They needed a wedding photographer — and I became it — wearing a lovely dress I had just bought in Florence a few days earlier. I still remember breakfasts around their mother’s table (yes, I stayed with them as well!) being asked why codfish at 8:00 a.m. wasn’t something I devoured eagerly.
I’m not sure what else I could possibly have done in those months that could possibly have provided such delicious and indelible memories. Such a long solo journey also proved my interest in European affairs and working on my own, skills that won me a life-changing Paris-based journalism fellowship barely five years later. Who knew?
I met a young man a few years ago who wandered, literally, for about seven years after dropping out of college. He worked all over the country doing odd jobs, for a while as a short order cook. His parents, wealthy and focused on material success, were horrified; his Mom, a church friend, made his intriguing peregrinations sound insane and misguided. When I finally met him, he was fun, funny, smart, warm and interesting — and, at 29, finally went back to (and graduated from) Cornell. Whew!

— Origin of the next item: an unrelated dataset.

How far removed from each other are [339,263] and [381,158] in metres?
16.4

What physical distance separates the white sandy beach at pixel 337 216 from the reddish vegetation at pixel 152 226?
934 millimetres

His younger sister had — natch — become a corporate lawyer, just like Dad. Guess who won all that family’s approval?
If you’re about to flee campus for the last time, what plans do you have for the summer — or next few months? Are you planning to do anything fun or quirky or go off traveling? Would your parents be horrified if you did?
Parents, how would you feel? Have any of you had such post-grad adventures?